■ Exercise: Every entry that follows needs to be repeated exactly.

■ Records to use:
*-*-*

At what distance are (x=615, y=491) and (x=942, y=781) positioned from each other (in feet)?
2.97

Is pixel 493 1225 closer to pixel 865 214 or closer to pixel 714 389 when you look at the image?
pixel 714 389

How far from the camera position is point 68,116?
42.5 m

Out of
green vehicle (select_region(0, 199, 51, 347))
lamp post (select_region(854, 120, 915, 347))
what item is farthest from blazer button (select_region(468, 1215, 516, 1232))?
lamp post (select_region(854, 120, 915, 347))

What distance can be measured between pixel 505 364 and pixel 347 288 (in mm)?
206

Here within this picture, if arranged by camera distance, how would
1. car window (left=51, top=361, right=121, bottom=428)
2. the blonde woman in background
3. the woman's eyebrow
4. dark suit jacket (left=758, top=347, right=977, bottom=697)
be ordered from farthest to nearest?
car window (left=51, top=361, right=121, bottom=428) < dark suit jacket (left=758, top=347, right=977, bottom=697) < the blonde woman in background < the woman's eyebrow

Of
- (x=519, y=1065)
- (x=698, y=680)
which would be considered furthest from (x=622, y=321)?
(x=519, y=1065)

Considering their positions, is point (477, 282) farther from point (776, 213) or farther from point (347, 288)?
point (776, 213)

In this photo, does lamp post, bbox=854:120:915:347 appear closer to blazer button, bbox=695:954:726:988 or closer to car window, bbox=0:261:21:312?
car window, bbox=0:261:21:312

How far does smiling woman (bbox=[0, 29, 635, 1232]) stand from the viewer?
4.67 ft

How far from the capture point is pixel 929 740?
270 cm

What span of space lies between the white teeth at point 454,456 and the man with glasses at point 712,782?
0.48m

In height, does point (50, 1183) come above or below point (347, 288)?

*-*-*

■ Solution:
At what distance are (x=615, y=491) and (x=942, y=781) positioned from each other (in feet)?
2.97

Is pixel 493 1225 closer to pixel 865 214 or closer to pixel 714 389 when you look at the image?
pixel 714 389

How far from the camera position is point 68,116?
42.5 m

Out of
green vehicle (select_region(0, 199, 51, 347))
lamp post (select_region(854, 120, 915, 347))
what item is farthest from blazer button (select_region(468, 1215, 516, 1232))?
lamp post (select_region(854, 120, 915, 347))

What distance can be measured between pixel 505 364 and pixel 347 288 (in mm)?
206

Here within this picture, if arranged by camera distance, how would
1. car window (left=51, top=361, right=121, bottom=428)
2. the blonde woman in background
3. the woman's eyebrow
4. dark suit jacket (left=758, top=347, right=977, bottom=697)
be ordered from farthest to nearest?
car window (left=51, top=361, right=121, bottom=428) < dark suit jacket (left=758, top=347, right=977, bottom=697) < the blonde woman in background < the woman's eyebrow

Of
- (x=519, y=1065)
- (x=698, y=680)
which would be considered furthest from (x=622, y=321)?
(x=519, y=1065)

Considering their positions, is point (477, 282) farther from point (776, 213) or farther from point (347, 288)?
point (776, 213)

In this photo, does lamp post, bbox=854:120:915:347 appear closer to blazer button, bbox=695:954:726:988 or closer to car window, bbox=0:261:21:312?
car window, bbox=0:261:21:312

How far does smiling woman (bbox=[0, 29, 635, 1232]) stand from the viewer?
4.67 ft

How far from the capture point is pixel 929 740?
270 cm

What span of space lies between the white teeth at point 454,456 and the man with glasses at point 712,782?
0.48m

In height, does point (50, 1183) come above or below point (347, 288)?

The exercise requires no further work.